What the exercise asks → Can you retype only the lines from the one with "In the photograph, would" through the final line of the material, exactly as given?

[Dataset excerpt]
/---

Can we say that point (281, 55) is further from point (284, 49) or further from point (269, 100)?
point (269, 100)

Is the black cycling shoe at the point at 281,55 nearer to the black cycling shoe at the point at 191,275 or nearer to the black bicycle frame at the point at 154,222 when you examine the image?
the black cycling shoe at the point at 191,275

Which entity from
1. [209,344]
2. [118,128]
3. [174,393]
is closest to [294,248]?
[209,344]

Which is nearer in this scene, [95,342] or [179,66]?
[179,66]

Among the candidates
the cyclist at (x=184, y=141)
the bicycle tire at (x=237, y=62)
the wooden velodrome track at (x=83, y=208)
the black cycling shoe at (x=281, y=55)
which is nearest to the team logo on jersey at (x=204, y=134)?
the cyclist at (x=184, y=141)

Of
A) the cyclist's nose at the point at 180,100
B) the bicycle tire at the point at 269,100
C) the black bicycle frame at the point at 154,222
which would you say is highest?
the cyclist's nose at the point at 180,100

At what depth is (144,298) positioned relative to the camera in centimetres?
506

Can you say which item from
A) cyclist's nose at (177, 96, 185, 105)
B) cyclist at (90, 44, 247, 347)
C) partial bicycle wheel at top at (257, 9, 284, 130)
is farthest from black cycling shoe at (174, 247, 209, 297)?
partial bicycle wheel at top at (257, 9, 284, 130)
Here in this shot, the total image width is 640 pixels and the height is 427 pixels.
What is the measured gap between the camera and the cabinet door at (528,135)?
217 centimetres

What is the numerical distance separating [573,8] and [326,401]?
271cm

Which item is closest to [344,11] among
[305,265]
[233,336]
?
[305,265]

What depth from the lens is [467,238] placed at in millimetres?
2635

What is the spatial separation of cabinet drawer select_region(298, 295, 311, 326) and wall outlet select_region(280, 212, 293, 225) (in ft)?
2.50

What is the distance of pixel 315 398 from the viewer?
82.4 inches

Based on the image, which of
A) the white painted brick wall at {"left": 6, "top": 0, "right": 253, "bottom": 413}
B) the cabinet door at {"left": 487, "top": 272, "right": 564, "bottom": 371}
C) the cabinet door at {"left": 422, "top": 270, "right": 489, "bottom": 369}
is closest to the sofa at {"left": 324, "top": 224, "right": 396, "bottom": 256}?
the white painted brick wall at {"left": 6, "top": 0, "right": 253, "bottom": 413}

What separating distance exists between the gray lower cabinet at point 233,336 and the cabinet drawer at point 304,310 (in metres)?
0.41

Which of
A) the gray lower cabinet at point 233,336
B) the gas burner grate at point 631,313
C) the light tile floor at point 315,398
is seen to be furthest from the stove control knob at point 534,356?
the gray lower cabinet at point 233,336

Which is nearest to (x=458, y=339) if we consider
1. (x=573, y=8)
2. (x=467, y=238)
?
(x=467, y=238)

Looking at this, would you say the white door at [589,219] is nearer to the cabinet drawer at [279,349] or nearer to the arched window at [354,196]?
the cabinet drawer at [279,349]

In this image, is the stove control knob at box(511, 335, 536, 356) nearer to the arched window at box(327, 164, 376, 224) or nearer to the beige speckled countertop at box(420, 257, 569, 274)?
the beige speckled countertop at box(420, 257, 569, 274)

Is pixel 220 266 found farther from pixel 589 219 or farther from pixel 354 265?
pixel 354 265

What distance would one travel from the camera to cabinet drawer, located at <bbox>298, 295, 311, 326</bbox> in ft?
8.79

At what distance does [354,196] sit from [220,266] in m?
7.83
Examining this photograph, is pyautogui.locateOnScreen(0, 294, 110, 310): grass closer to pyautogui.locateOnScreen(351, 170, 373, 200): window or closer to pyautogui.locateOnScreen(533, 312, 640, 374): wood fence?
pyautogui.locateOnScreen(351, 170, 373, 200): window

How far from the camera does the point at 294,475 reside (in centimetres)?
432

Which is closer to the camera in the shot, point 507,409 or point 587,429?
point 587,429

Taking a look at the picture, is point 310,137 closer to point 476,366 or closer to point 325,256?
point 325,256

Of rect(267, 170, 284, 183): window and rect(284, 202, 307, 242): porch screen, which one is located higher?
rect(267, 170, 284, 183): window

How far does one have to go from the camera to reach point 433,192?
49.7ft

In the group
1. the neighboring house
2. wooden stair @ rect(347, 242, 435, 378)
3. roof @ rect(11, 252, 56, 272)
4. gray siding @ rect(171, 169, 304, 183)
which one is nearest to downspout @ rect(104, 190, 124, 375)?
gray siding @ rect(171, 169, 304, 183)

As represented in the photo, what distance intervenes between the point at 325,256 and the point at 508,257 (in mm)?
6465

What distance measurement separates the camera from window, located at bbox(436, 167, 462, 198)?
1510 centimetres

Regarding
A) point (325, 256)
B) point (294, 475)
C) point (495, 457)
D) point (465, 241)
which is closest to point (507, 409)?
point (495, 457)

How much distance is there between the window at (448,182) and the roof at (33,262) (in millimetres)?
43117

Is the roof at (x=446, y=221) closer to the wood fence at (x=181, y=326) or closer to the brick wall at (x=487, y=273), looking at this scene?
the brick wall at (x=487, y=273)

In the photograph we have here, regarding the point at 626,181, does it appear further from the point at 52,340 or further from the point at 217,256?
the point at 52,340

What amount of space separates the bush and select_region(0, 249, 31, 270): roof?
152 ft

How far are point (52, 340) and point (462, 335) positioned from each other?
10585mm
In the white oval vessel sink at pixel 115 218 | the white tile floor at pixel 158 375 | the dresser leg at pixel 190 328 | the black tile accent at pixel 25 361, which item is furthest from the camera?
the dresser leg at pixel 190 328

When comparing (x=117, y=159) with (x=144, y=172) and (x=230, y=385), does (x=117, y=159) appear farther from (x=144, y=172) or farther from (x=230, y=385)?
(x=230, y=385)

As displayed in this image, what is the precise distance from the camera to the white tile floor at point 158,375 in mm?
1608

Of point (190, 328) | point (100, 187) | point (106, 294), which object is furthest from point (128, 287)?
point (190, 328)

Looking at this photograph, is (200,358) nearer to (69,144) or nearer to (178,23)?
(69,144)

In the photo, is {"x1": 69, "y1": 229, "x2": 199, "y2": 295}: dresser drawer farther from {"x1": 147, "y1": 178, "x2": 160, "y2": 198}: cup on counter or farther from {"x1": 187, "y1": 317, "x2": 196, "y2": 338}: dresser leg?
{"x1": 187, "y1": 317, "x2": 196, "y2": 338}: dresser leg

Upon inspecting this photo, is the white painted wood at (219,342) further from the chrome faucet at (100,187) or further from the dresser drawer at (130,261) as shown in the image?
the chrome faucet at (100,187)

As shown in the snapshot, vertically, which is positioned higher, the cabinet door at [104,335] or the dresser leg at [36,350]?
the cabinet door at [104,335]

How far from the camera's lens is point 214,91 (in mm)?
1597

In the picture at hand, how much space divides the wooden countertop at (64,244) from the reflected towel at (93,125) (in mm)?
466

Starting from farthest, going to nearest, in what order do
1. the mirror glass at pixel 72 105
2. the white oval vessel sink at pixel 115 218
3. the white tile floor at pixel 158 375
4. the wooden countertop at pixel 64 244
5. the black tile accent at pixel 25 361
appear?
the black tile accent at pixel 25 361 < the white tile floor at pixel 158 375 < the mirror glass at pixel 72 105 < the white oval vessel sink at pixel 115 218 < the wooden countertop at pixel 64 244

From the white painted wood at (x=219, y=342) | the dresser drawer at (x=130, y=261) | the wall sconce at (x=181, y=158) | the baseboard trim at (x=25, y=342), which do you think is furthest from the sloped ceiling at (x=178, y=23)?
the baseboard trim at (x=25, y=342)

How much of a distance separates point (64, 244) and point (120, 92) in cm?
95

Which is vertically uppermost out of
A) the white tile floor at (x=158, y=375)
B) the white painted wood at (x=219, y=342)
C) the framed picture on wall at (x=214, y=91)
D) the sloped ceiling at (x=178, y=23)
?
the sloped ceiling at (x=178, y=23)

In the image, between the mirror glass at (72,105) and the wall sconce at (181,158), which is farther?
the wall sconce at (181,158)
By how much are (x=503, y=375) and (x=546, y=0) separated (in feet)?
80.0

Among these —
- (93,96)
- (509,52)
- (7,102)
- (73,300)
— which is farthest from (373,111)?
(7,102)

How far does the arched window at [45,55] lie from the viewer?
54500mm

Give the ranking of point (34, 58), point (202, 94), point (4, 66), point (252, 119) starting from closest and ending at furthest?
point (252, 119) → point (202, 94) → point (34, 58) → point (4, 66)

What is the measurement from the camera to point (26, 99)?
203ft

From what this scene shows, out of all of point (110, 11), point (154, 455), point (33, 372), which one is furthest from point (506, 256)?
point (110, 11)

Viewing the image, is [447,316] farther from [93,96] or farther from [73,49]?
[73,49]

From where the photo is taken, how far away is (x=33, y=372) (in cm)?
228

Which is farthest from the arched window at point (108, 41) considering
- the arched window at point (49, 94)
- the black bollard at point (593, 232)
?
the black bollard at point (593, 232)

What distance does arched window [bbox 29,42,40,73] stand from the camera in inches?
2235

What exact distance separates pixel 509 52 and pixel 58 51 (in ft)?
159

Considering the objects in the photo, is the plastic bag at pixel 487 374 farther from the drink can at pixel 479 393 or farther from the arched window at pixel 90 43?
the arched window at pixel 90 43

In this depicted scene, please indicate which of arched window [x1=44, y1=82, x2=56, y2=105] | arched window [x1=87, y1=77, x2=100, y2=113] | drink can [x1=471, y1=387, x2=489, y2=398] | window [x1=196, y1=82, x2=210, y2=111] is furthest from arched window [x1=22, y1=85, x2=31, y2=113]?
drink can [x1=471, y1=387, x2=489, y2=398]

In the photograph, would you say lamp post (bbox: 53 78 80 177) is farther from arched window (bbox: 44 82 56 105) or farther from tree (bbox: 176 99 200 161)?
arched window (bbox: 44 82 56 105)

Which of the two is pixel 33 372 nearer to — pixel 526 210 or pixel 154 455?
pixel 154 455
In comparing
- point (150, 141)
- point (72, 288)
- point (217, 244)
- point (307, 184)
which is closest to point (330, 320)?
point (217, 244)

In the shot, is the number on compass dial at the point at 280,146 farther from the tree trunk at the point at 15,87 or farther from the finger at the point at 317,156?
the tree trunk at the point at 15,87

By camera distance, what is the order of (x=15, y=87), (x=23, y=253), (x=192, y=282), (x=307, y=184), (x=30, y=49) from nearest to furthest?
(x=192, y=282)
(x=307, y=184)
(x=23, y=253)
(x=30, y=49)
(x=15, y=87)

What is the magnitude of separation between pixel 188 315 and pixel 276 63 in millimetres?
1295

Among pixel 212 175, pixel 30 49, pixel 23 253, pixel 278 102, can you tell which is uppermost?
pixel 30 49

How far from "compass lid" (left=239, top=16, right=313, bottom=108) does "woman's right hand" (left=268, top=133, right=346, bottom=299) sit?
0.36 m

\---

Exercise response →
In the photograph, would you say lamp post (bbox: 53 78 80 177) is farther from arched window (bbox: 44 82 56 105) or farther from tree (bbox: 176 99 200 161)?
arched window (bbox: 44 82 56 105)

Which of the two is pixel 33 372 nearer to — pixel 526 210 or pixel 154 455?
pixel 154 455
In comparing
- point (150, 141)
- point (72, 288)
- point (217, 244)
- point (307, 184)
which is closest to point (330, 320)?
point (217, 244)

In the shot, is the number on compass dial at the point at 280,146 farther from the tree trunk at the point at 15,87 or farther from the finger at the point at 317,156?
the tree trunk at the point at 15,87

By camera distance, what is the order of (x=15, y=87), (x=23, y=253), (x=192, y=282), (x=307, y=184), (x=30, y=49) from nearest to furthest?
(x=192, y=282)
(x=307, y=184)
(x=23, y=253)
(x=30, y=49)
(x=15, y=87)

What is the magnitude of separation between pixel 188 315 and pixel 276 63 in millimetres?
1295

Among pixel 212 175, pixel 30 49, pixel 23 253, pixel 278 102, can you tell which is uppermost?
pixel 30 49

How far from "compass lid" (left=239, top=16, right=313, bottom=108) does "woman's right hand" (left=268, top=133, right=346, bottom=299) sit?
0.36 m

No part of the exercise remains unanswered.